▸ Requirements: Format the material below as a JSON list of strings, with one string for each line and no blank lines.

— begin Exercise inputs —

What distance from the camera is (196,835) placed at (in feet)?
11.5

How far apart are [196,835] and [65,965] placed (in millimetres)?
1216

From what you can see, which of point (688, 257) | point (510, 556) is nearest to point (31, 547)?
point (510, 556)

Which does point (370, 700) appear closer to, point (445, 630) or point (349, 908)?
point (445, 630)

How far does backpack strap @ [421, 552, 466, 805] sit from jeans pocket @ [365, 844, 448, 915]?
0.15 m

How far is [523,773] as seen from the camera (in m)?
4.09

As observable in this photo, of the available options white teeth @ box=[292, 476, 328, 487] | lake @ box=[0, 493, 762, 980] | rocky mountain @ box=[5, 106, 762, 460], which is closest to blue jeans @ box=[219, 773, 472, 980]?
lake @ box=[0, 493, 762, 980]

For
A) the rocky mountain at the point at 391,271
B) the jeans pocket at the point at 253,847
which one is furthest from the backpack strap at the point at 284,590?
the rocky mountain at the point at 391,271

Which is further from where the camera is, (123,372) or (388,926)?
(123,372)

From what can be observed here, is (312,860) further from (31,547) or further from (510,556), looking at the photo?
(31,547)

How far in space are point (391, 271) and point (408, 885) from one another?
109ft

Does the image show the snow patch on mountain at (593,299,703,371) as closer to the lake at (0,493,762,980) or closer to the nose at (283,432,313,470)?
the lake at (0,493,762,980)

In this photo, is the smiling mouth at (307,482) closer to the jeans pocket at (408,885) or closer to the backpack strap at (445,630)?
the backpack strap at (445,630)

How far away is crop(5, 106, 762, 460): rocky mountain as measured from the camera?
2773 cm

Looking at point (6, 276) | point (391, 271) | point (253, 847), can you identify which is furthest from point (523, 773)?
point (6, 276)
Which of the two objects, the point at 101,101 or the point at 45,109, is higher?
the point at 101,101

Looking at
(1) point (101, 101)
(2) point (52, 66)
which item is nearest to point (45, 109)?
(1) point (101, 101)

— end Exercise inputs —

▸ Right answer:
[
  "What distance from the camera is (196,835) placed at (in feet)?",
  "11.5",
  "How far apart are [196,835] and [65,965] placed (in millimetres)?",
  "1216",
  "From what you can see, which of point (688, 257) | point (510, 556) is nearest to point (31, 547)?",
  "point (510, 556)",
  "Which does point (370, 700) appear closer to, point (445, 630) or point (349, 908)?",
  "point (445, 630)",
  "How far does backpack strap @ [421, 552, 466, 805] sit from jeans pocket @ [365, 844, 448, 915]?",
  "0.15 m",
  "How far is [523,773] as seen from the camera (in m)?",
  "4.09",
  "As observable in this photo, of the available options white teeth @ box=[292, 476, 328, 487] | lake @ box=[0, 493, 762, 980] | rocky mountain @ box=[5, 106, 762, 460], which is closest to blue jeans @ box=[219, 773, 472, 980]?",
  "lake @ box=[0, 493, 762, 980]",
  "For",
  "A) the rocky mountain at the point at 391,271",
  "B) the jeans pocket at the point at 253,847",
  "which one is furthest from the backpack strap at the point at 284,590?",
  "the rocky mountain at the point at 391,271",
  "Which is further from where the camera is, (123,372) or (388,926)?",
  "(123,372)",
  "From what can be observed here, is (312,860) further from (31,547) or further from (510,556), looking at the photo?",
  "(31,547)",
  "How far in space are point (391, 271) and point (408, 885) from one another?",
  "109ft",
  "Does the image show the snow patch on mountain at (593,299,703,371) as closer to the lake at (0,493,762,980) or closer to the nose at (283,432,313,470)?",
  "the lake at (0,493,762,980)",
  "In this photo, is the smiling mouth at (307,482) closer to the jeans pocket at (408,885) or closer to the backpack strap at (445,630)?",
  "the backpack strap at (445,630)",
  "How far away is crop(5, 106, 762, 460): rocky mountain as measured from the camera?",
  "2773 cm",
  "Looking at point (6, 276) | point (391, 271) | point (253, 847), can you identify which is furthest from point (523, 773)?",
  "point (6, 276)",
  "Which of the two objects, the point at 101,101 or the point at 45,109, is higher?",
  "the point at 101,101",
  "Looking at",
  "(1) point (101, 101)",
  "(2) point (52, 66)",
  "which item is nearest to point (45, 109)?",
  "(1) point (101, 101)"
]